EBookClubs

Read Books & Download eBooks Full Online

EBookClubs

Read Books & Download eBooks Full Online

Book Fort George Buckingham House

Download or read book Fort George Buckingham House written by Douglas R. Babcock and published by . This book was released on 1983 with total page 158 pages. Available in PDF, EPUB and Kindle. Book excerpt:

Book Opponents and Neighbours

Download or read book Opponents and Neighbours written by Douglas R. Babcock and published by . This book was released on 198? with total page 235 pages. Available in PDF, EPUB and Kindle. Book excerpt:

Book The Fort George Buckingham House Site Plantation  1792 1800

Download or read book The Fort George Buckingham House Site Plantation 1792 1800 written by Lynda Gullason and published by . This book was released on 1990 with total page 412 pages. Available in PDF, EPUB and Kindle. Book excerpt: Master's thesis. An archaeological investigation of the Fort George-Buckingham House fur trade posts in east-central Alberta was undertaken in order to assess the impact of European culture on the visiting Cree and Blackfoot Indians who used the plantation or camp site between the two posts from 1792-1800, particularly on the Native women who often married European traders.
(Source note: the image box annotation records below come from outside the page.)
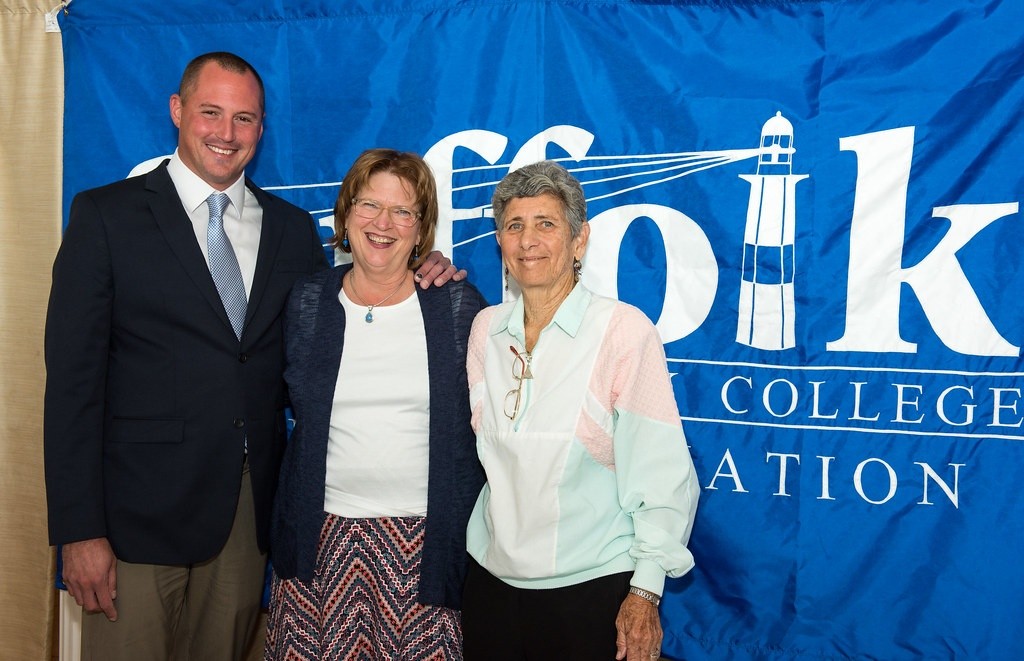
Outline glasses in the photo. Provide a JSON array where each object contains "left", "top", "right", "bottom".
[
  {"left": 351, "top": 197, "right": 423, "bottom": 228},
  {"left": 503, "top": 344, "right": 534, "bottom": 420}
]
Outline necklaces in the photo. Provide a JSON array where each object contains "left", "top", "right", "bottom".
[{"left": 348, "top": 268, "right": 404, "bottom": 323}]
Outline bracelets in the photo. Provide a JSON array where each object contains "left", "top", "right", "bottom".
[{"left": 629, "top": 589, "right": 660, "bottom": 605}]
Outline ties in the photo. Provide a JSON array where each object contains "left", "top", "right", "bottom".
[{"left": 202, "top": 191, "right": 249, "bottom": 343}]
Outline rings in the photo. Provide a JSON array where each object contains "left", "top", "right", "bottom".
[{"left": 650, "top": 654, "right": 658, "bottom": 657}]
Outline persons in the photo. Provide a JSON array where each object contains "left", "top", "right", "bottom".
[
  {"left": 44, "top": 52, "right": 470, "bottom": 661},
  {"left": 262, "top": 149, "right": 486, "bottom": 661},
  {"left": 465, "top": 157, "right": 702, "bottom": 661}
]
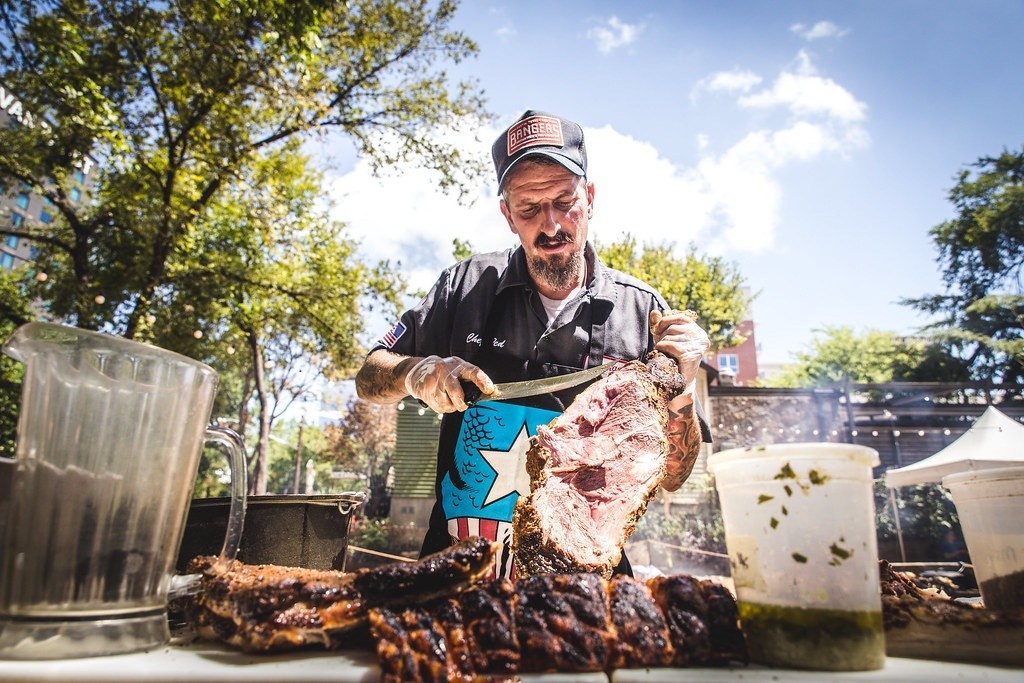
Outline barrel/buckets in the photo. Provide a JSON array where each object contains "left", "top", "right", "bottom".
[
  {"left": 940, "top": 466, "right": 1024, "bottom": 624},
  {"left": 167, "top": 493, "right": 360, "bottom": 624},
  {"left": 706, "top": 443, "right": 884, "bottom": 670}
]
Book The Beaver Hills Country

Download or read book The Beaver Hills Country written by Graham MacDonald and published by Athabasca University Press. This book was released on 2009 with total page 265 pages. Available in PDF, EPUB and Kindle. Book excerpt: This book explores a relatively small, but interesting and anomalous, region of Alberta between the North Saskatchewan and the Battle Rivers. Ecological themes, such as climatic cycles, ground water availability, vegetation succession and the response of wildlife, and the impact of fires, shape the possibilities and provide the challenges to those who have called the region home or used its varied resources: Indians, Metis, and European immigrants.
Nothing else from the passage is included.